Dataset excerpts
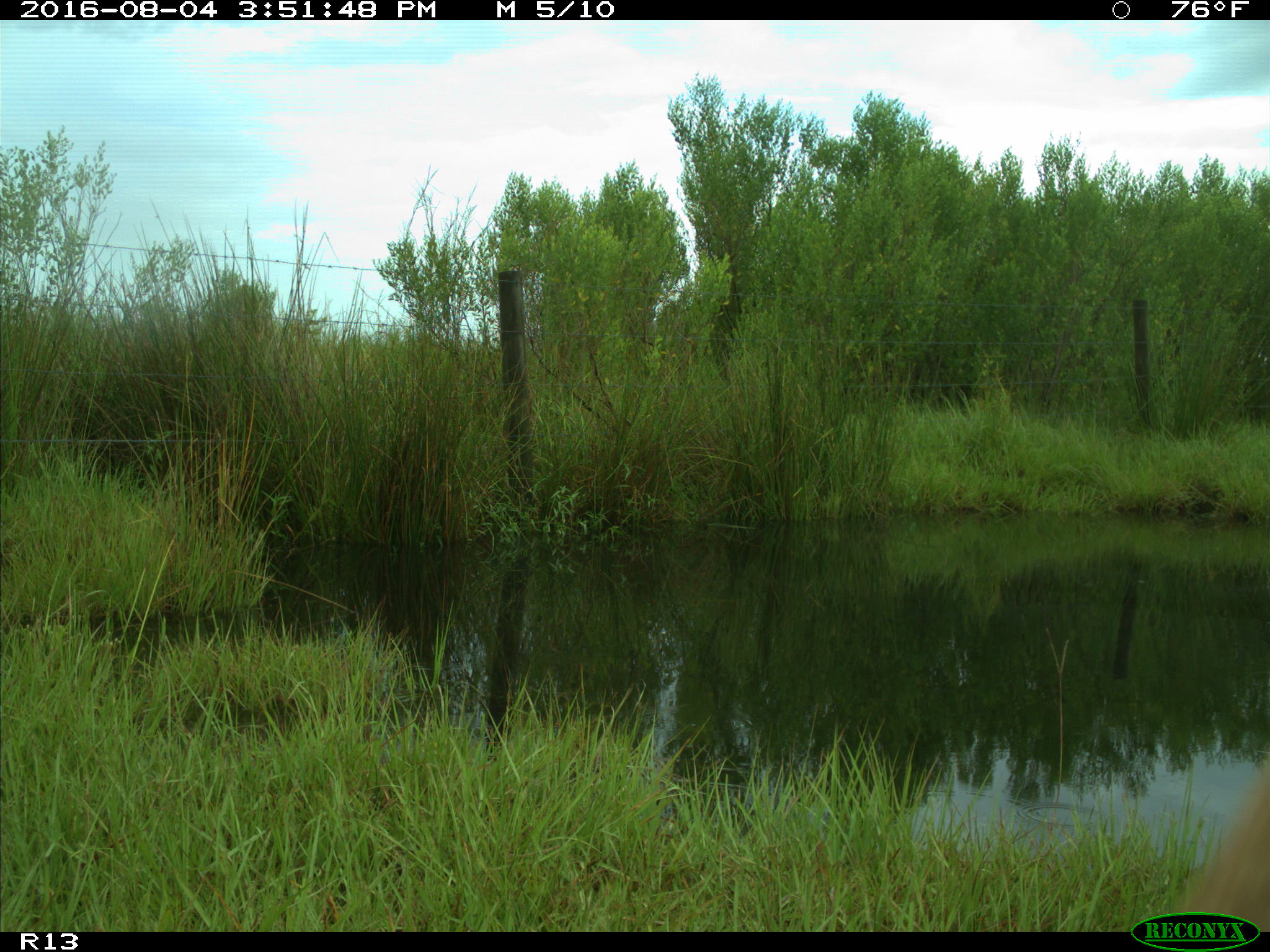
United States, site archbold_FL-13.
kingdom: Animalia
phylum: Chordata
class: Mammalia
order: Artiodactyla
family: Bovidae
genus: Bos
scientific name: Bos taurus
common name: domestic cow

* * *

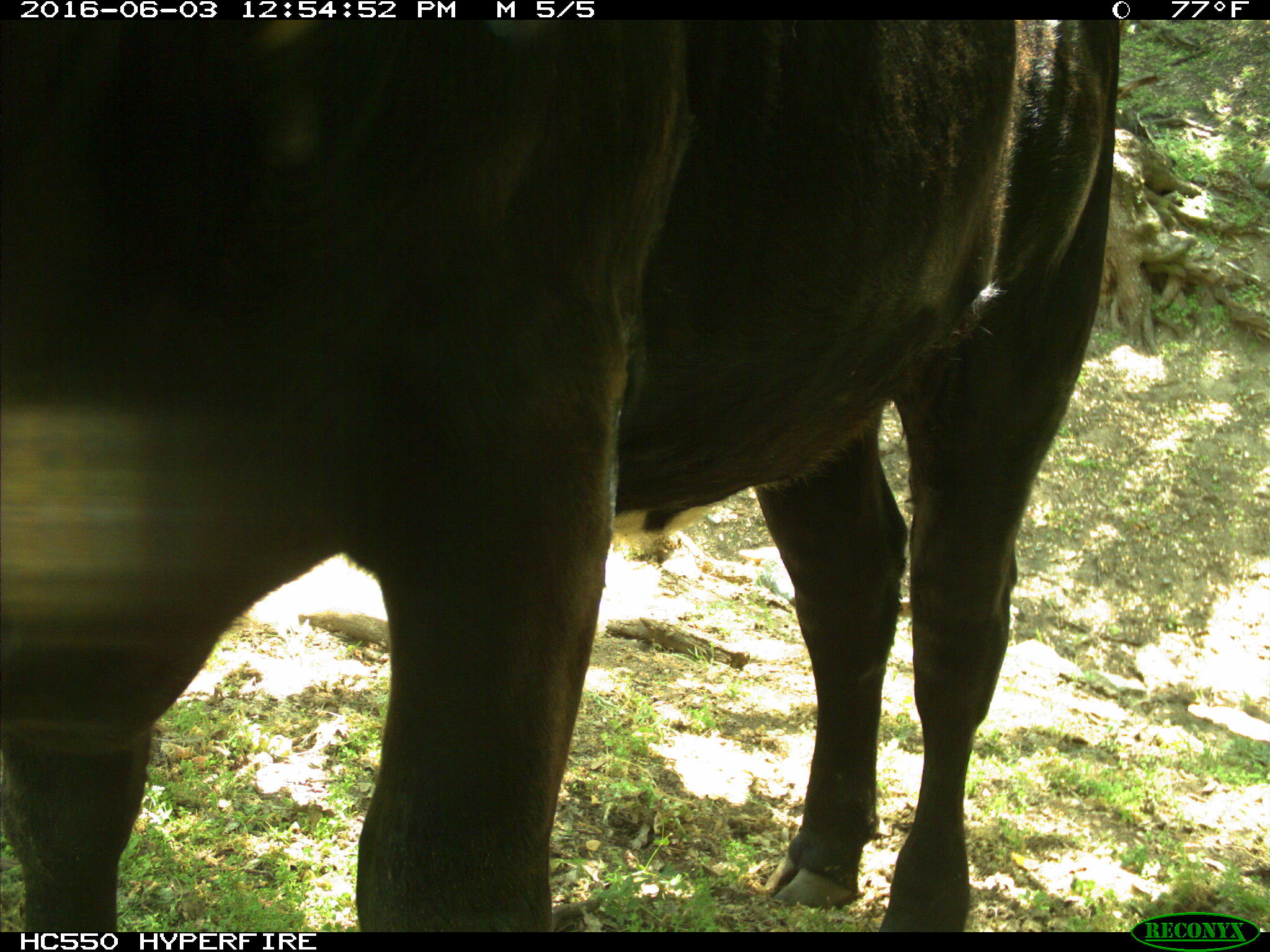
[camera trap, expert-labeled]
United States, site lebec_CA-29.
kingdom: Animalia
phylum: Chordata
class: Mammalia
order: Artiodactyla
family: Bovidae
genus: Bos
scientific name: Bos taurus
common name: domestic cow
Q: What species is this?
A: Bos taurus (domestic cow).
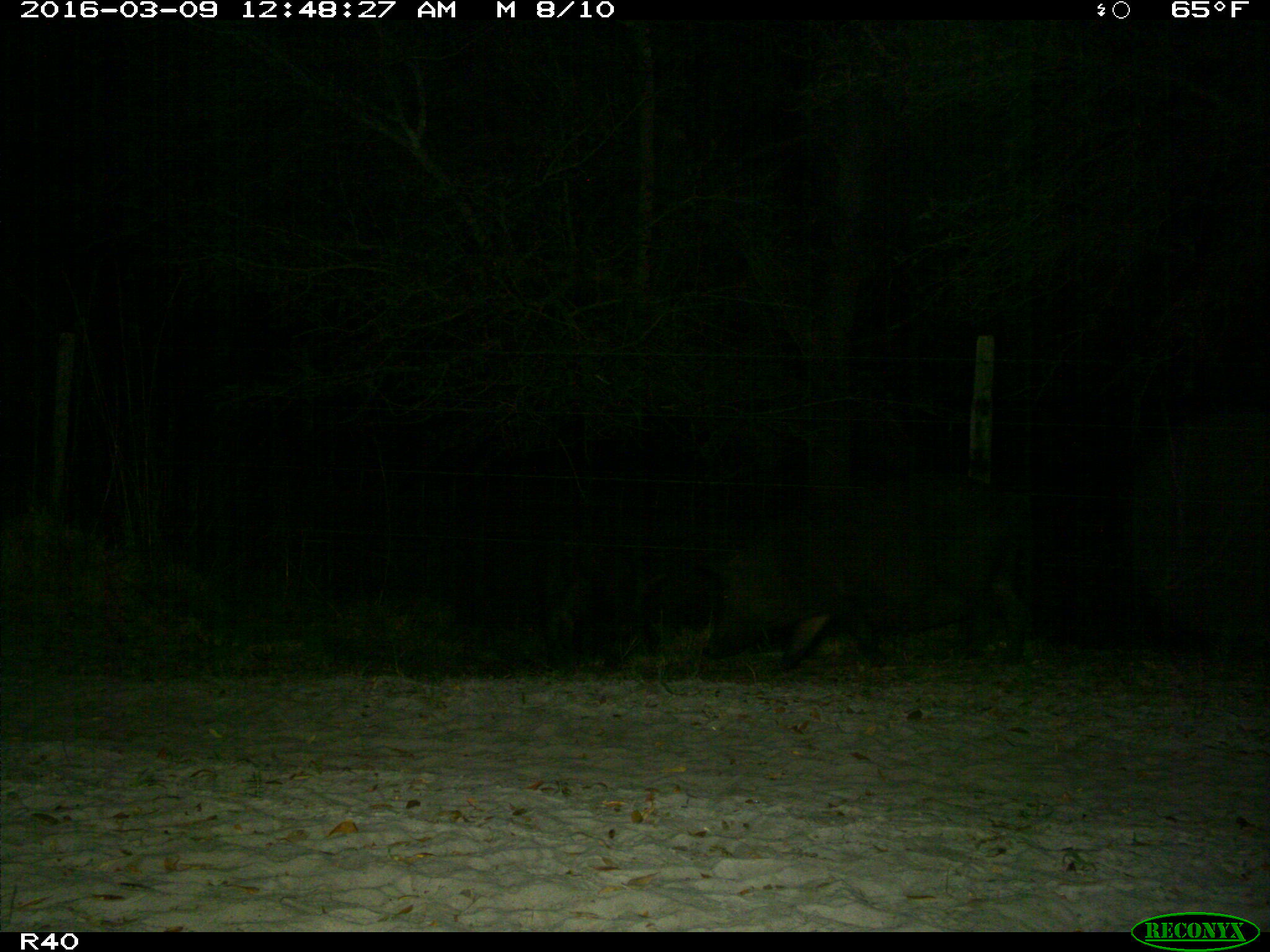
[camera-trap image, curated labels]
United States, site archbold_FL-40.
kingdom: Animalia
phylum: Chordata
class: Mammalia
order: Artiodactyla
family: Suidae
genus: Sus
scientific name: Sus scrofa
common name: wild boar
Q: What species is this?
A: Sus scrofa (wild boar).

• The task
Please output, exactly as written, the lines above from the one holding "United States, site lebec_CA-29." through the one holding "A: Sus scrofa (wild boar).", both included, with the pictures omitted.

• Task output
United States, site lebec_CA-29.
kingdom: Animalia
phylum: Chordata
class: Mammalia
order: Artiodactyla
family: Bovidae
genus: Bos
scientific name: Bos taurus
common name: domestic cow
Q: What species is this?
A: Bos taurus (domestic cow).
[camera-trap image, curated labels]
United States, site archbold_FL-40.
kingdom: Animalia
phylum: Chordata
class: Mammalia
order: Artiodactyla
family: Suidae
genus: Sus
scientific name: Sus scrofa
common name: wild boar
Q: What species is this?
A: Sus scrofa (wild boar).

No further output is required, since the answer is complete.